“The massive secular change that electric vehicles were supposed to represent has seemingly met quite a bump in the road,’’ writes Christopher Eccelstone, in a research report published by Hallgarten & Co. a portfolio management firm, based in London England. “Or maybe it’s a sinkhole because quite a number of lithium and cobalt stories have run into it and disappeared from view,’’ he writes.
Prime examples include Bacanora Minerals Ltd. (BCN-AIM) which recently attracted a $53.5 million investment via a private placement deal that gave Chinese investment firm Nextview New Energy Lion Hong Kong Ltd. a 20% stake in Bacanora.
In return, Bacanora has agreed to supply the Chinese firm with up to 7,000 tonnes annually of lithium carbonate from its Sonora project in Mexico.
However, since the announcement in December 2017 that the Chinese firm was taking a strategic stake in Bacanora, the AIM-listed junior has seen its stock price slide to 57.50 pence from 149 pence.
The demise of Bacanora’s share price preceded the cancellation in July, 2018, of a proposed US$100 million financing that was intended to form part of a funding package for the development of an initial 17,500 tonnes per annum lithium carbonate operation at the company’s Sonora project.
Another former high flyer, Cobalt 27 Capital Corp. [KBLT-TSXV, 270-FSE] has also seen its share price drop from a high of $14 in early March to $6.50 on August 10, 2018.
Cobalt 27 is a company that was setting itself up as an investment proxy on the electric vehicle revolution by offering investors pure play exposure to cobalt.
In a telephone interview from London, England, Cobalt 27 Chairman and CEO Anthony Milewski said he decided to focus on cobalt because it is mainly produced as a byproduct of other metals, such as copper and nickel. Companies like Cobalt 27 are betting that supply cannot easily be increased to support the rising demand that is expected to accompany the adoption of electric vehicles and the batteries needed to drive them.
But rather than mine cobalt directly out of the ground, Milewski and his partners decided to take a different approach. In addition to owning 2,982 tonnes of physical cobalt, the company has opted to invest in a cobalt-focused portfolio of streams, royalties and direct interests in mineral properties containing cobalt.
It is a strategy that has already proven successful for precious metal sector companies such as Franco-Nevada Corp. [FNV-TSX, NYSE] and Wheaton Precious Metals Corp. [WPM-TSX, NYSE].
In his research report, Eccelstone said investor interest in cobalt has been on the wane almost since the day that Cobalt 27 announced in June, 2018 that it was paying US$300 million to acquire 32.6% of the cobalt production from Vale SA’s Voisey’s Bay nickel mine in Labrador, Canada.
Eccelstone said this agreement told the market that majors like Vale are not believers in the cobalt story and that cobalt was out there in the major mines and in major quantities and that all that need to happen was that the miners needed to extend [their mining activity] at depth and along strike.
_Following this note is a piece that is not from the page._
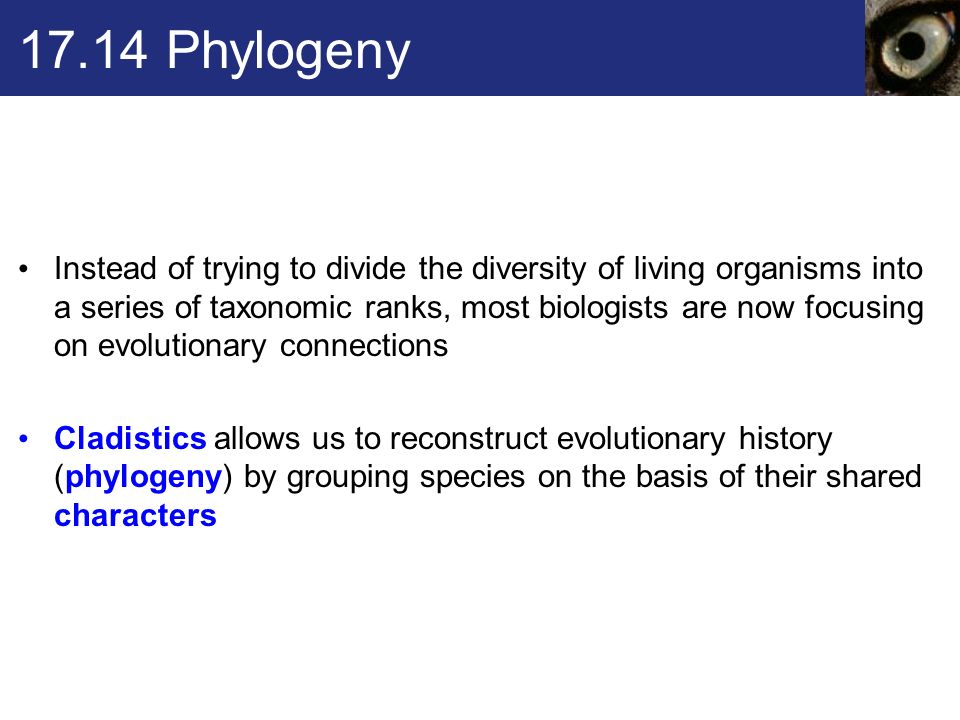 17.14 Phylogeny

• Instead of trying to divide the diversity of living organisms into a series of taxonomic ranks, most biologists are now focusing on evolutionary connections

• Cladistics allows us to reconstruct evolutionary history (phylogeny) by grouping species on the basis of their shared characters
“Oops….not exactly an endorsement of cobalt’s scarcity value,’’ he writes.
He goes on to express the view that the electric vehicle surge is not going away, but it may also not evolve in the way that over-enthusiastic investors and promoters might imagine.
“This is not the first bump in the road (that was back in 2011) and this will not be the last,’’ he said.
A recent Wall Street Journal article noted that investors in lithium and cobalt face two key problems.
One is that reliable prices for both commodities are hard to find. This is because unlike most other commodities, lithium and cobalt don’t have actively-traded futures contracts tied to them. It means that many investors are forced to rely on costly services to get price estimates. These estimates can differ widely.
Secondly, supply and demand projections for lithium and cobalt can move dramatically because they are tied to how quickly consumers will adopt electric cars – a trend still in its early stages that skeptics say is largely built on hype given the history of disrupting long-entrenched habits like driving.
Due to the fact that cobalt is mainly produced as a by-product of other metals and therefore cannot be easily delivered in sufficient quantities that may be needed to meet future demand, Eccelstone writes that battery makers and original equipment manufacturers will look for an alternative.
Meanwhile, equipped with debt funding commitments totalling US$240 million, an amount that represents 52% of the US$460 million required for Stage 1 production, Bacanora said it will now focus on completing the engineering design while continuing discussions aimed at securing the remainder of the required funding.